**TEXTO PARA LEITURA**
+++++

Sem se pronunciar, o social-democrata Jorge Ratola encontra-se no meio de uma polémica entre a direção nacional do partido e a estrutura concelhia de Espinho do PSD.
Ricardo Sousa estava no caminho de uma candidatura a presidente da Câmara de Espinho, nas eleições autárquicas de 12 de outubro, quando a direção nacional afastou-o. A direção nacional decidiu abrir caminho a Jorge Ratola, um adjunto do gabinete do Primeiro-Ministro, Luís Montenegro, presidente do partido. O candidato a presidente da Câmara passou a ser Jorge Ratola.
O ex-candidato disse que houve um “ajuste de contas pessoal” de Luís Montenegro e a direção distrital de Aveiro do PSD, liderada por Emídio Sousa, secretário de Estado respondeu através de um comunicado segundo o qual «o
militante do PSD Ricardo Sousa, conhece há muito as razões pelas quais a sua eventual candidatura não mereceu acolhimento do partido».
Quanto à escolha de Jorge Ratola «resulta das suas enormes qualidades humanas, profissionais e políticas sempre evidenciadas, facto amplamente reconhecido pelos militantes do PSD e todos os que o conhecem», diz a distrital.
Na reunião da Comissão Política Distrital de Aveiro, «o único voto contra foi o do próprio Ricardo Sousa».

+++++

**TAREFA A REALIZAR**
De acordo com a notícia sobre a candidatura à Câmara de Espinho, que cargo ocupa Jorge Ratola?

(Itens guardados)

+++++

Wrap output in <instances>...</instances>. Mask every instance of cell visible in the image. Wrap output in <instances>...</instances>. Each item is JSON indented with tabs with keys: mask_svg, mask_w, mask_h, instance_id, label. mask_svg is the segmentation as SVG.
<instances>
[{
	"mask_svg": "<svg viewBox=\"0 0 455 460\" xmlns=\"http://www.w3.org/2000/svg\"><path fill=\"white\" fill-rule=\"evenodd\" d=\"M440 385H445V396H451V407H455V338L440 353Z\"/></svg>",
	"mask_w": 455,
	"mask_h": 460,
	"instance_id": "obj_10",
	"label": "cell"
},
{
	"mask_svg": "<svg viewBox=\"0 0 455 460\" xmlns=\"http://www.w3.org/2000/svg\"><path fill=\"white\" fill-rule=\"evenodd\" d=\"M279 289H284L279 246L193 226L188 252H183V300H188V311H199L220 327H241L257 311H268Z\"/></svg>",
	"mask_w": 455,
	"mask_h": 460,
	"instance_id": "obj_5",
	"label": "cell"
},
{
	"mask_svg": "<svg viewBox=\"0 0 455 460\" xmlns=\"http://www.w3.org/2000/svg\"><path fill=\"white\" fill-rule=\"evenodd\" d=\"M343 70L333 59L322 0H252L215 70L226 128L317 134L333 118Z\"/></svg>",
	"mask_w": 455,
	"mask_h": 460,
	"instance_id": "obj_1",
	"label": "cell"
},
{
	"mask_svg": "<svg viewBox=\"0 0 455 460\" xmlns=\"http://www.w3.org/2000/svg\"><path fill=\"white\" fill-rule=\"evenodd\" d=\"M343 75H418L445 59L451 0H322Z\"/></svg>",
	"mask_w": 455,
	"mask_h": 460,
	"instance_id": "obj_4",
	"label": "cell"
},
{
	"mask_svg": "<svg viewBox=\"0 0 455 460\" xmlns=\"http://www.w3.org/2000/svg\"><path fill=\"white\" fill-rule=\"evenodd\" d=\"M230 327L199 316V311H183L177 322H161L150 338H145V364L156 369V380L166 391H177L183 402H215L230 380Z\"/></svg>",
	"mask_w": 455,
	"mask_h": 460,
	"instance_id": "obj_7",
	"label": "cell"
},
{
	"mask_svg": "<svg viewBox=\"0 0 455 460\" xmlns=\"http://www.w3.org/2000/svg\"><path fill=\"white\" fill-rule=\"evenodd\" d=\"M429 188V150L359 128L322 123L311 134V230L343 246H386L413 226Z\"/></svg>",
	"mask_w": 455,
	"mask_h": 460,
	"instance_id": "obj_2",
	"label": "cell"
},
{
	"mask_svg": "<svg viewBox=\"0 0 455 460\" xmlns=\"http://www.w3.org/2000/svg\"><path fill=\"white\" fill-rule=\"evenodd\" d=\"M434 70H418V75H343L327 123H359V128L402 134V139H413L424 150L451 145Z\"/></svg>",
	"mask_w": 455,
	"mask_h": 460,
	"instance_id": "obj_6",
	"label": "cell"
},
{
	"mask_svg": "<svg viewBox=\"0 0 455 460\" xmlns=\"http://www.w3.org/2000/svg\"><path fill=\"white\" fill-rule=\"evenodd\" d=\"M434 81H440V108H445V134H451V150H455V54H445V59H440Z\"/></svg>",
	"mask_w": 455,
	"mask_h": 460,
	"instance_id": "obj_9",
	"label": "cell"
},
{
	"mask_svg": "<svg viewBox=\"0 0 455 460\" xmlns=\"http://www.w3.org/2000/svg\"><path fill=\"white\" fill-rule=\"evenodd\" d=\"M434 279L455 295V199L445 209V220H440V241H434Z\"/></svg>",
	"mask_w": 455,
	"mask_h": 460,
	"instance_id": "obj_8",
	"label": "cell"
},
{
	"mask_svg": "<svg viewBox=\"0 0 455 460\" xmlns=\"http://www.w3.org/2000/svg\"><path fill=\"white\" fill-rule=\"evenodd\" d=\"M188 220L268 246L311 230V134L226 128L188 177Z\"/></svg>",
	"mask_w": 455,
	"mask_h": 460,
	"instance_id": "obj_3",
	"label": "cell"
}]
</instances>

+++++

**RESPOSTA AO EXERCÍCIO**
Adjunto do gabinete do Primeiro-Ministro, Luís Montenegro.